He chugged from a bottle of wine and then we had pretend sex
How do you have pretend sex?
It was bad...so it was pretend
I just got wrote up for "repeatedly smelling like alcohol"
That was long passed due.
Someone just pulled taco bell tacos out of their purse in class....2 problems with here. 1) this class is nutrition 2) taco bell is not open this early.
Just when you think you're never going to have sex again, BOOM you're naked in bed with a guatemalan
This girl brought half a watermelon to class. I want to be on her level.
Watching the gap toothed girl get more ass than me is almost devastating.
I JUST REALIZED HOW SOFT YOUR TABLE IS! and I also just started rolling
well in DOG beers, i've only had one
These people don't understand my stages of drunk
Is posting a pic on insta of my previously dyed blue pubes socially acceptable?

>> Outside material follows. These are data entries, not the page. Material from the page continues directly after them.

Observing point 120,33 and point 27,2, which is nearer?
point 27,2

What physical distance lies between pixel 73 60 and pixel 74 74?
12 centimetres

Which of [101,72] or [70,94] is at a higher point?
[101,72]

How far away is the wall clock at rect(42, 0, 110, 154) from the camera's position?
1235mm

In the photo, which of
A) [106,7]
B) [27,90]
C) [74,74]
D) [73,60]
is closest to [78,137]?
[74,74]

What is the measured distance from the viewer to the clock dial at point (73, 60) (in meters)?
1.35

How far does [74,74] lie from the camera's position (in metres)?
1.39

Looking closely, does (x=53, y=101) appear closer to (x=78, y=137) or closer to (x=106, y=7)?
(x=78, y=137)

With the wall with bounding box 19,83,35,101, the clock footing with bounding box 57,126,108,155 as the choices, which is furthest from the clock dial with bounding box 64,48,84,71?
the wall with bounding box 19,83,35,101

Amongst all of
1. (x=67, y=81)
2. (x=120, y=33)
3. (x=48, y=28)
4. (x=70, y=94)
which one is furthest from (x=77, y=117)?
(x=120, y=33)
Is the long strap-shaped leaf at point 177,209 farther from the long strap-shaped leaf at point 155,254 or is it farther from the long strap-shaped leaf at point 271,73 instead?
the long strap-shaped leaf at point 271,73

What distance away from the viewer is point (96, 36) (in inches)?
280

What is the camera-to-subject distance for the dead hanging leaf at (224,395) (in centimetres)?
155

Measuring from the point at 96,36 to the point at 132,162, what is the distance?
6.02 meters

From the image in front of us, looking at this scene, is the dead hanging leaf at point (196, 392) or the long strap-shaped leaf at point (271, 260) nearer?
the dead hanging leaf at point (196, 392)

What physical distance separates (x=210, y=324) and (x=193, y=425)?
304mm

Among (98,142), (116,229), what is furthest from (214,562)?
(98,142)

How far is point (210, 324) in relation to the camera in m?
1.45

I lost a bet last night, now I have to name the baby Fetty Wap, regardless of gender. Riley is going to kill me.
Soooooooo high. David tried to rinse the water droplets out of the sink for 5 minutes
I know I drink too much cuz "ssssjllapph peneinssesss" automatically comes up in my phone now.
I passed out while searching "symptoms of narcolepsy"...
But really, what kind of hoe life adventure in Mexico would you do that would top me blowing a trucker?